# Holiday reading list...



## Nocturnal-Felines (Dec 13, 2013)

So my mom went to spend Christmas with my brother and her grandkids, and I just kinda wanted to relax at home. So its just me and my 2 girlies (cats)... and I figured I'd put some old barnesandnoble gift cards to good use and get some reading done. So I was wondering is any of you have some good recommendations for cat reads? I like the more informative ones compared to the stories. Also, would like to find a good one on holistic care one, but there's so many to choose from! Any suggestions would be appreciated!


----------



## razzle (May 20, 2010)

Great reads Dewey the library cat, Cleo the cat who saved a family, Homer's Odessy.

Kathy


----------



## Mitts & Tess (Sep 4, 2004)

This is one of my favorites! Homer's Odyssey: A Fearless Feline Tale, or How I learned about Love and Life with a Blind Wonder Cat by Gwen Cooper. It came at the perfect time when I had rescued two blind kitties and had never heard of anyone having a blind cat!!!

I adore the 3 book series: The Cat Who Went To Paris by Peter Gethers
The Cat Abroad and The Cat Who'll Live Forever: The Final Adventures of Norton, the Perfect Cat, and his Imperfect Human.

I like all the books on cat behavior by Pamela Johnson-Bennett.

Happy reading!


----------

What you will do ->
• 1. From the cat book thread, reproduce verbatim the passage starting with "## Mitts & Tess" and going on through "by Pamela Johnson-Bennett.".
• 2. In the cat book thread, who wrote the three-book series that starts with The Cat Who Went To Paris?

Material provided ->
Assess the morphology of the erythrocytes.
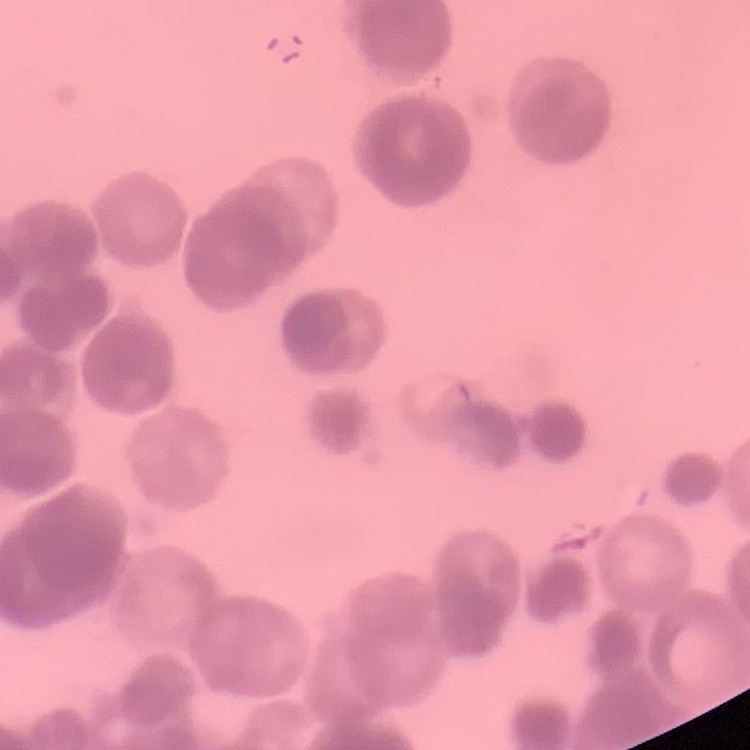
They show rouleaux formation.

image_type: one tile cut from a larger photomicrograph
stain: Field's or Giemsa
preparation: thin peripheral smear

...

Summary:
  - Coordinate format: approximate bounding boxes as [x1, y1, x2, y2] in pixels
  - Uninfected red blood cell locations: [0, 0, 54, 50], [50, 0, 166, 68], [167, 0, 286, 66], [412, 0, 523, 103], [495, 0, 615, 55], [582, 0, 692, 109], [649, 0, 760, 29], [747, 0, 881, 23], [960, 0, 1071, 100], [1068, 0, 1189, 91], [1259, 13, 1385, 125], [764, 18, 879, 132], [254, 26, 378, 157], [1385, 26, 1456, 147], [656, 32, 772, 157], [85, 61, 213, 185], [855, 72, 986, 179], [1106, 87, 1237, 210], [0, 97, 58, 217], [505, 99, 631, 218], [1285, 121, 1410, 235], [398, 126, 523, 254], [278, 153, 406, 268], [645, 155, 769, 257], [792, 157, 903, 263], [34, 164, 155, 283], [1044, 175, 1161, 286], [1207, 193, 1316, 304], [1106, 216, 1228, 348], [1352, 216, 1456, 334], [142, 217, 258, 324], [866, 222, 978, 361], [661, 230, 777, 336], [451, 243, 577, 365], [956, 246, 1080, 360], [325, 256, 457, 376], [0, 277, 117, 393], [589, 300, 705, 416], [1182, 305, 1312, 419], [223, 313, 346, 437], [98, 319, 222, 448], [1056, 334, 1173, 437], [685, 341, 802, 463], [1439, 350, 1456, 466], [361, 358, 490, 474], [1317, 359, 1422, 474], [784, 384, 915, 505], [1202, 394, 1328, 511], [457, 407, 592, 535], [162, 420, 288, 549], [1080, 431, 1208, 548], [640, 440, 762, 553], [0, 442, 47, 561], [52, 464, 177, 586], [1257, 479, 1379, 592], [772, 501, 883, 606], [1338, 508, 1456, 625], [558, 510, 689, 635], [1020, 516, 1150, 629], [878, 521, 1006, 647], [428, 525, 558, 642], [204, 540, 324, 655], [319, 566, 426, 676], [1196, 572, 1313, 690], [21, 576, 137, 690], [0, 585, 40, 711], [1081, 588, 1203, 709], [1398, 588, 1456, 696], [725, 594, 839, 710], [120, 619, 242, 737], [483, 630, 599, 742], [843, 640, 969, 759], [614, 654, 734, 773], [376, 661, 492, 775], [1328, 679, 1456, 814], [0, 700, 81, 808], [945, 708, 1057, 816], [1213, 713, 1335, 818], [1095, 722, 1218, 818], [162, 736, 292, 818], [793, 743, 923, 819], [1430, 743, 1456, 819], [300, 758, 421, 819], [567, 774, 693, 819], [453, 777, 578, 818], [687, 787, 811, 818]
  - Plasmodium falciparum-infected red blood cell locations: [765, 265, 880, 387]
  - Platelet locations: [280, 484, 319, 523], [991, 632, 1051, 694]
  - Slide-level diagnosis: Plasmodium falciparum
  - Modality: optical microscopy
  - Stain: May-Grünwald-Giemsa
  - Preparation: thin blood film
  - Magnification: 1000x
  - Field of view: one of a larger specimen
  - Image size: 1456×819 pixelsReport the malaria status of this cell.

Worked solutions ->
• 1.
## Mitts & Tess (Sep 4, 2004)

This is one of my favorites! Homer's Odyssey: A Fearless Feline Tale, or How I learned about Love and Life with a Blind Wonder Cat by Gwen Cooper. It came at the perfect time when I had rescued two blind kitties and had never heard of anyone having a blind cat!!!

I adore the 3 book series: The Cat Who Went To Paris by Peter Gethers
The Cat Abroad and The Cat Who'll Live Forever: The Final Adventures of Norton, the Perfect Cat, and his Imperfect Human.

I like all the books on cat behavior by Pamela Johnson-Bennett.

• 2. Peter Gethers